Hi guys, I had some issues with my previous installation of Manjaro on my SSD so I started fresh and just did the basic setup. I pointed to the fastest mirror, updated my system, installed the detected drivers (video-virutalmachine, video-modesetting, video-vesa), enabled SSD TRIM, enabled AUR and downloaded microsoft truetype fonts.
Other than that I didn’t do much, I set up oss-code and downloaded extensions I wanted, and pull a Github repo and everything worked until I shut off my computer last night, and this morning I had issues.
I get the error:
/dev/sda2: clean ###/### files, ###/### blocks
and I can’t seem to do much. I can access my account by using ctrl+alt+f2 (I think that was the command), then logging in using my username and password, however not overly sure what to do from here. I can type into the terminal from there but not sure what to do as I am a beginner.
I “solved” this by again starting over on a fresh installation again as I didn’t have much done, but following the same setup steps caused the same issue. Not sure what could be causing it or if I’m simply doing something wrong but any help would be greatly appreciated. Also when I’m booted via a USB drive, when I install/partition to the SSD I select the erase all option, not sure if that is useful information.
I’m literally just lost right now, looking for any sort of solution, as a student who relies on Manjaro to get programming work done, this has caused me a lot of issues, I chose Manjaro as I heard it was easy to use, not sure if someone would recommend me switching to something else if this keeps up or once I get it set up properly it’ll be fine afterwards.
That’s not an error. That’s an informational message that your filesystem was checked for errors at boot time.
This suggests that it’s most likely a video driver issue.
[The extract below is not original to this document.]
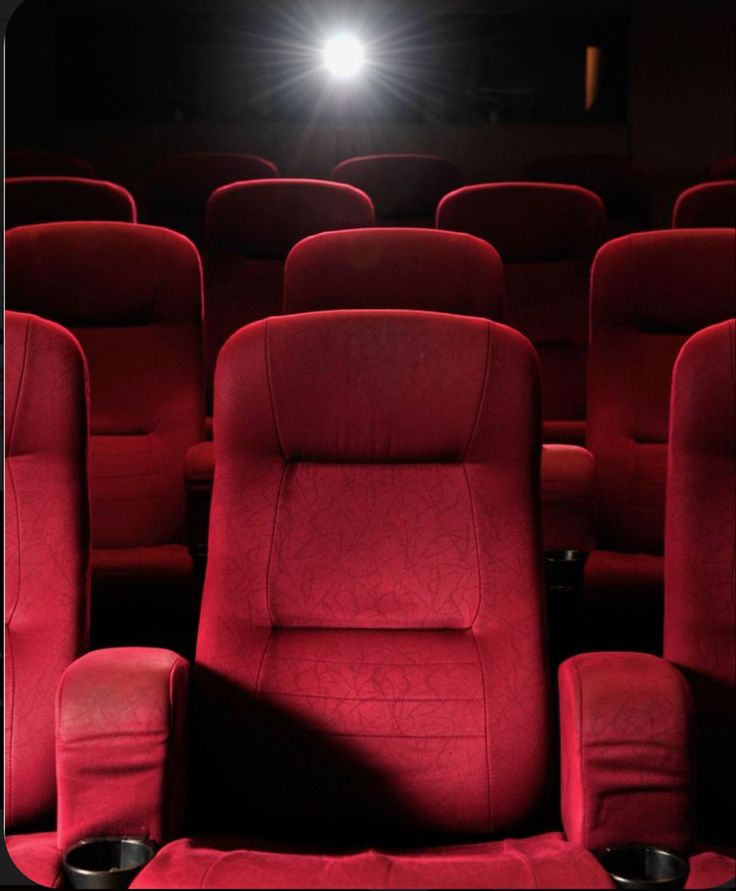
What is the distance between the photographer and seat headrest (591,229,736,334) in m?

If you want this trouble-shot — is that a word? — then you’re going to have to provide us with more information. Our mind-reading skills are a bit under the weather and our crystal ball has recently broken.
If that is not a virtual machine install, you do not need video-virutalmachine so you can remove it, and regardless what install is, you really don’t need video-vesa
Honestly, you do not need to install on any system all the available drivers.
Once you reboot after that there should be no problem, but depends on your hardware.
inxi -Fazy
will tell you more about your hardware and you can share it here, so people can help more in case there are more issues.
A system must be really broken for a fresh install, in 99% of cases all is fixable.
just to see what the output would give. If you want to take a look to see if there are any other steps I should take before diving in too deep I would appreciate it, but if not, my problem is solved so no worries. Thanks again!